I have lupus with secondary APS. I was diagnosed in my 20s with SLE some 27 years ago after a doctor noticed a butterfly rash and high levels of protein in my urine at a yearly exam. He ran an Ana it was positive I was put on steroids for months and it resolved and I was very healthy until last November, when I suffered a massive stroke blamed on secondary APS and my primary lupus.

HCQ is showing lots of promise in preventing primary strokes in APS/ lupus patients and as a secondary prophylaxis by significantly lowering beta2glycoprotien antbodies. For me it is being offered as a prophylaxis by lessening clot causing antibodies it is hoped to prevent my reclotting. I will still need to stay on both plavix and warfarin as HCQ is not enough of a safe guard for me now that I have a history of clotting.
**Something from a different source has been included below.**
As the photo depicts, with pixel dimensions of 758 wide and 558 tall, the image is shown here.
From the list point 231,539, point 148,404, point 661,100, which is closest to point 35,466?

My team is incredible, they have worked with a lab at the Yale medical school and their work is all abuzz in many lupus and APS news forums today with a press release into potential causes of APS and one doctor is presently working on a patten for a vaccine to prevent APS.

I am going to see how high my Apls are next week, if they are high I will most certainly go on HCQ. If they remain low I will most likely wait for now.

miccika1 profile image
miccika1 in reply to Roarah

good thinking... i do feel you do not need to be afraid of hCq as we have something off with our bodies and you can consider drugs as supplement to help the body function better.

you might be interested in this article I just read yesterday... you should ask your smart docs what they think of it: sciencedaily.com/releases/2...

miccika1 profile image
miccika1 in reply to miccika1

actually it's this article... newscientist.com/article/22...

Roarah profile image
Roarah in reply to miccika1

Much of that research is out of the kriegel lab, at Yale ;). Don't have to ask what they think , it is what they think. Xo

Hi, I'm on HCQ and they want me to go on Azathioprine however I'm really not sure if I want to. Before I start I'm doing everything I can to get better. Therapeutic levels of vitamin c and d, mindful CBT, yoga, cutting out meat and gluten and most dairy. Def feel better x

When I became ll originally,I dreaded the idea of taking steroids.on emergency admission to hospital,I took them along with other meds. They didn’t make me feel much better,but they stopped me from getting worse.

Now 8 months down the line I am 3 weeks into Azatropine,struggling a bit,b up my kidney bloods have improved very slightly.

Am hopeful. I may start to feel better in the next 3-9 weeks.

Lupus has played havoc with my health,my lifestyle,at this stage I think I need to do what medics suggest.At this stage I dont

On a positive note,I had a few tests last week.

My arteries are registering 8 years younger than my actual age.

I’m not diabetic and my aorta is ok.i also have CTD NSIP caused by the lupus

If you have SLE Lupus that can potentially damage internal organs - then - to put it bluntly - you will probably die without medical treatment.

Do not muck about if this is you - or anybody else on this forum with SLE. Take you're medications.